実は今月末でナレッジサーブさんにて開講していました「目指せ陶芸家! ネットやきもの講座」を閉講します。

ネットで陶芸を教えることは不可能だと考えていたわたしに声を掛けていただき、動画データを用いてという方法で11年前にスタートした、おそらくは本邦初のネット陶芸講座でした。お月謝いただいていましたから。
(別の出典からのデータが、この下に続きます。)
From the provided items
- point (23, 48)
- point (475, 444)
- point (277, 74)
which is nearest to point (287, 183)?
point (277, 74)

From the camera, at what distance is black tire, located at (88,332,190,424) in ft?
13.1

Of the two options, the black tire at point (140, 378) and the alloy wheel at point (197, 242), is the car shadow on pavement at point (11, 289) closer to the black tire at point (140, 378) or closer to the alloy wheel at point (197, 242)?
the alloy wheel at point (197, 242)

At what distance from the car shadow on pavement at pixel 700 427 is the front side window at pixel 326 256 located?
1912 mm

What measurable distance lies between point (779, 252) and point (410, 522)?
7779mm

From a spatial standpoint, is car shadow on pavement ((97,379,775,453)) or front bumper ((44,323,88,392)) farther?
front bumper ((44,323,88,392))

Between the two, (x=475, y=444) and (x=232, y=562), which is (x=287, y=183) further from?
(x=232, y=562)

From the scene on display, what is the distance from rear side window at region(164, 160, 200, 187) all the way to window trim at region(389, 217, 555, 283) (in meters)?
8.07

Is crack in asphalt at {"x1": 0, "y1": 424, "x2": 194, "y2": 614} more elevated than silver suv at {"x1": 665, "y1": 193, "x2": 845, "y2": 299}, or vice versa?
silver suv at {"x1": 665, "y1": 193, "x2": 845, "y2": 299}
しかし、ここ数年はYouTubeでの発信が主となり、データの更新も行っておりませんでした。
ときどきは受講される方もいて、ゼロということはなかったですが、やはりYouTubeとのバランスはとれていませんでしたし、逆にYouTubeからこの講座を見つけてご覧になった方も多かったようです。
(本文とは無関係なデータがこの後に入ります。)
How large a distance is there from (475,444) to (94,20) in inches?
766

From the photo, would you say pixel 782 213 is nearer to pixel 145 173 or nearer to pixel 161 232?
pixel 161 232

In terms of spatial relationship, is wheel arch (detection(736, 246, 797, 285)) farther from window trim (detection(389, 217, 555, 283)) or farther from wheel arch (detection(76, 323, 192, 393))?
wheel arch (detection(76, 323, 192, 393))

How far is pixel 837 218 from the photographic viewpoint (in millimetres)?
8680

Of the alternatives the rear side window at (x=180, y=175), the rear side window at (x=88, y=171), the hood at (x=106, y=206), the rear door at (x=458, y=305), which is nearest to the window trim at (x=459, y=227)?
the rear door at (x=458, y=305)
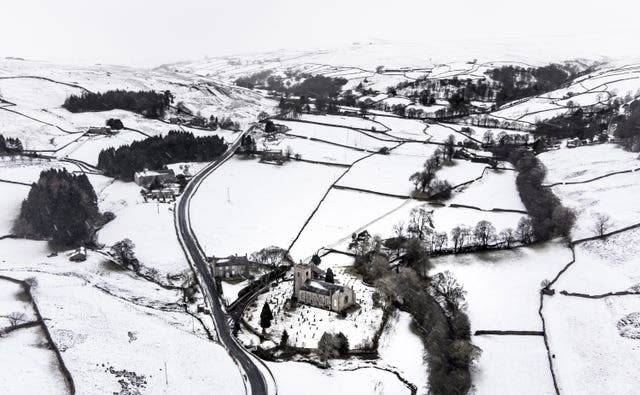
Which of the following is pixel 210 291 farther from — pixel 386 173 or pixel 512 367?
pixel 386 173

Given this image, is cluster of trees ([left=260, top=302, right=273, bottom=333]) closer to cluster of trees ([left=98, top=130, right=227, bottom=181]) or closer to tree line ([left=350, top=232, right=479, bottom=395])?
tree line ([left=350, top=232, right=479, bottom=395])

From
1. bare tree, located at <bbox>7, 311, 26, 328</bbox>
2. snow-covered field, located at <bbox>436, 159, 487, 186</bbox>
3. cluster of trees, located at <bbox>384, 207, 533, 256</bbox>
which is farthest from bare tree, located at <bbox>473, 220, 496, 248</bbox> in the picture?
bare tree, located at <bbox>7, 311, 26, 328</bbox>

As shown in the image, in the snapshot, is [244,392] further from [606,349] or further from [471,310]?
[606,349]

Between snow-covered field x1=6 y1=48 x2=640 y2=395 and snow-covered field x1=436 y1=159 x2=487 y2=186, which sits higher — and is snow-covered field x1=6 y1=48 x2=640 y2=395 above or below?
below

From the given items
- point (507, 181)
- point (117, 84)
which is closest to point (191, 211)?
point (507, 181)

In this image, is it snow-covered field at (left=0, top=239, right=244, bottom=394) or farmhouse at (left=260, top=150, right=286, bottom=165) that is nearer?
snow-covered field at (left=0, top=239, right=244, bottom=394)

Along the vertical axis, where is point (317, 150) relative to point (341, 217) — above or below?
Result: above

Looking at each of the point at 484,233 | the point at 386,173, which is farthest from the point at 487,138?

わたしとしてはもうネット講座でやることはやった、という気持ちでした。

今は誰でもいくらでも発信できます。
しかも視聴するのは無料。

それは素晴らしいことです。
こんな世の中になって良かったなと思っています。


ただし、無料の情報は正しいものばかりではありません。
それを忘れてイタイ思いをされませんように。

お金を払うこともとても大切だと思います。
教える立場の人でも、プロの作家でも、誰かに有料でアドバイスを受ける意義はあると、自分の経験から強く思います。


そんなことをいろいろと考えさせられたネット講座でした。


感謝もされましたが、制作例をもっと出せ、ともよく言われました。
今でもわたしのYouTube動画の人気はロクロ絡みですが、窯がないのに、作り方ばかりを覚えてもなぁという思いが、今のYouTubeでの窯に関する発信に繋がっているように思います。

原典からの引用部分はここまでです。